Once your community builds generators and transformers producing voltages above 50V:

  1. One-hand rule: Work with one hand only. Keep the other in your pocket. This prevents current from flowing arm-to-arm through your heart.
  2. De-energize first. Disconnect and verify zero voltage before touching anything.
  3. Lock out, tag out. Physically prevent someone from re-energizing a circuit while you are working on it.
  4. Insulate your feet. Stand on dry wood, rubber mat, or dry ground.
  5. Never work alone.
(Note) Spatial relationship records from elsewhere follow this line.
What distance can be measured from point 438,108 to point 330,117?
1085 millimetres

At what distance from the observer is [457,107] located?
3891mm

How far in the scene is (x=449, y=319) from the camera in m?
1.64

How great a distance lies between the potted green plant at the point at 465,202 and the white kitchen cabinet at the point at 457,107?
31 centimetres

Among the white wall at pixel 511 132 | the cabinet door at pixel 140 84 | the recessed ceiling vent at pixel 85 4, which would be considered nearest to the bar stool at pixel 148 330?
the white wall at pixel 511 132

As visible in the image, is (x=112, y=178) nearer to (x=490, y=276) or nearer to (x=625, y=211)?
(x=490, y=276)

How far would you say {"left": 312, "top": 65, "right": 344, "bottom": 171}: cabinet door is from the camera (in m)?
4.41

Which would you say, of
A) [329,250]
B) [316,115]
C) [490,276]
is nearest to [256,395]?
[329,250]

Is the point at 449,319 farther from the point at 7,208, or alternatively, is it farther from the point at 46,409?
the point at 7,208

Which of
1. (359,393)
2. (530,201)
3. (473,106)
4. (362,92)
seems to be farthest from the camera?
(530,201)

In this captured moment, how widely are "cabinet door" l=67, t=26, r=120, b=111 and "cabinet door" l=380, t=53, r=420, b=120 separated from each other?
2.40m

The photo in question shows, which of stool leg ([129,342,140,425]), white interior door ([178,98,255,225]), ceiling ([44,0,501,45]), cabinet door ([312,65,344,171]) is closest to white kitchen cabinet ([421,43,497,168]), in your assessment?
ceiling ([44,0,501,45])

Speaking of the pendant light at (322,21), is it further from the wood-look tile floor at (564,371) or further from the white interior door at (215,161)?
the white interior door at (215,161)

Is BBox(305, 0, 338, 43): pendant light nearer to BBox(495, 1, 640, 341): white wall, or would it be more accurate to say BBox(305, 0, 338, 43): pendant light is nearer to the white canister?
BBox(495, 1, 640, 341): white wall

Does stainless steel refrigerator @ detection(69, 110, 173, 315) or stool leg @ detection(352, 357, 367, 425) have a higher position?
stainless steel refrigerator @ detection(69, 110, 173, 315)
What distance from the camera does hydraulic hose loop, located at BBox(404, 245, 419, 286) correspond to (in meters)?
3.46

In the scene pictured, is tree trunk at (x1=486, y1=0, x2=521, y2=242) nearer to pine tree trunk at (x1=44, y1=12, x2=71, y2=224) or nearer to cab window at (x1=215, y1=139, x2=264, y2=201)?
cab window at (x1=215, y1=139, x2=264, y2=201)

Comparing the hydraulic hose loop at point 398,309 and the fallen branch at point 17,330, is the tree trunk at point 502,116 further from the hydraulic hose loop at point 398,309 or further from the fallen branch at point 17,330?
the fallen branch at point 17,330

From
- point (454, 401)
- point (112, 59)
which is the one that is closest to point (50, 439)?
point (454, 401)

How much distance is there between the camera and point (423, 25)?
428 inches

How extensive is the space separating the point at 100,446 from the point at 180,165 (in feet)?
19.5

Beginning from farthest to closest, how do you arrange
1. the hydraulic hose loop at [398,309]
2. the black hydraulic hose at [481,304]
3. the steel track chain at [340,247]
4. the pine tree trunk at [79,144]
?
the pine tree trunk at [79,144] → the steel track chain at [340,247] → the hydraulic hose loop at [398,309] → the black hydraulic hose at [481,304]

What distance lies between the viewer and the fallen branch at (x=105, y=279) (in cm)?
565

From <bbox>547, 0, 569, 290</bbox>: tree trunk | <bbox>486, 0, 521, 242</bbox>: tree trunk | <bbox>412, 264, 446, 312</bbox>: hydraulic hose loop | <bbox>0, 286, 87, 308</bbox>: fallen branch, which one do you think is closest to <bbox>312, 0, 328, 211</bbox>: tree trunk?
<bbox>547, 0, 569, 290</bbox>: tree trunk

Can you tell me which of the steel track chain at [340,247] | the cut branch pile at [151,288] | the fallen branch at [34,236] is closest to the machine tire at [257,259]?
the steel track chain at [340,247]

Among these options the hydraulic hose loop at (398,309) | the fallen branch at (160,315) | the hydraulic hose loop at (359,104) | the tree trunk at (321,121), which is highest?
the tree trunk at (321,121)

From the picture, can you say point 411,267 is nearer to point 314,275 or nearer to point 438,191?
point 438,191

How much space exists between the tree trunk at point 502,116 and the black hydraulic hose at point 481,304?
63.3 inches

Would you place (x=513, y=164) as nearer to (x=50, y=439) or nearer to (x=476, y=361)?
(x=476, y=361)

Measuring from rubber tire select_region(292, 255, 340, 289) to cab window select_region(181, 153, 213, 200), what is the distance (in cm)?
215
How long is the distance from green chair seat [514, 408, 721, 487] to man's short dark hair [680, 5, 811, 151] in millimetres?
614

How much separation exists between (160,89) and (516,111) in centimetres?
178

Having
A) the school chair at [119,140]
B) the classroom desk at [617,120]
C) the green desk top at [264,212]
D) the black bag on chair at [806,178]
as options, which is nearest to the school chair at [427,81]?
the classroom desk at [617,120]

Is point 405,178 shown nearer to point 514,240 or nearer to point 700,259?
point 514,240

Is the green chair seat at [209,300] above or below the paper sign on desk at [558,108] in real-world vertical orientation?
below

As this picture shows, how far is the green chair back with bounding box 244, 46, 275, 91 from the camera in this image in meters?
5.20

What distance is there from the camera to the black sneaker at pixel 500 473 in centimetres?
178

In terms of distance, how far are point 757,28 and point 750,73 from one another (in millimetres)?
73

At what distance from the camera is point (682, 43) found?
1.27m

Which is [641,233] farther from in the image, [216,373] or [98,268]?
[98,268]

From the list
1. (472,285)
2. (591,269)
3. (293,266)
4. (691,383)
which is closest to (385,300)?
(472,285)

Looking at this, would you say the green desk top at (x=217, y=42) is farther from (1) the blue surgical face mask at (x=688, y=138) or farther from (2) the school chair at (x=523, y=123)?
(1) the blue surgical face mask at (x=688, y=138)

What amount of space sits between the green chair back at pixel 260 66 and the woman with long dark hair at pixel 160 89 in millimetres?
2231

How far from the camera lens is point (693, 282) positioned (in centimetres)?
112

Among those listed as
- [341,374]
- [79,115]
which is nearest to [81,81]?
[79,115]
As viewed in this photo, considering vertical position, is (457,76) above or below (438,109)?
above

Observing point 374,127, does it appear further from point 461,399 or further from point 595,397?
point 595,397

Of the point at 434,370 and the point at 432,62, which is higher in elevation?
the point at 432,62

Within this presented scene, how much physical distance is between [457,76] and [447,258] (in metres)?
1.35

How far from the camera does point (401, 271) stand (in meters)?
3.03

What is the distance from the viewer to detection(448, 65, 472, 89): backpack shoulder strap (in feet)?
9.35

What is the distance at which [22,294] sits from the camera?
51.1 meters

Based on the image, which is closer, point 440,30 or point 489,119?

Someone nearby should know how to disconnect power and perform rescue breathing.

What’s Next

With theoretical understanding, you are ready to build real power systems:


Electrical Theory — At a Glance

Core equations:

  • Ohm’s Law: V = IR
  • Power: P = VI = I²R = V²/R
  • Kirchhoff’s Voltage Law: voltages around a loop = 0
  • Kirchhoff’s Current Law: currents at a junction = 0
ConceptKey Point
ElectronsNegative charges moving through conductor; conventional current is opposite direction
Voltage dividerV_out = V_in x (R2 / (R1 + R2))
CapacitorsStore energy in electric field, block DC, pass AC
InductorsStore energy in magnetic field, pass DC, block AC
AC advantageTransformable — step up for transmission, step down for use
Faraday’s lawChanging magnetic field induces voltage in a coil
ImpedanceZ = total AC opposition (resistance + reactance)

Safety thresholds:

  • 10 mA: cannot let go
  • 50 mA: heart fibrillation
  • Wet skin drops resistance 10x — 120V wet = lethal

The one rule: It is current that kills, not voltage. But voltage determines how much current your body’s resistance allows through.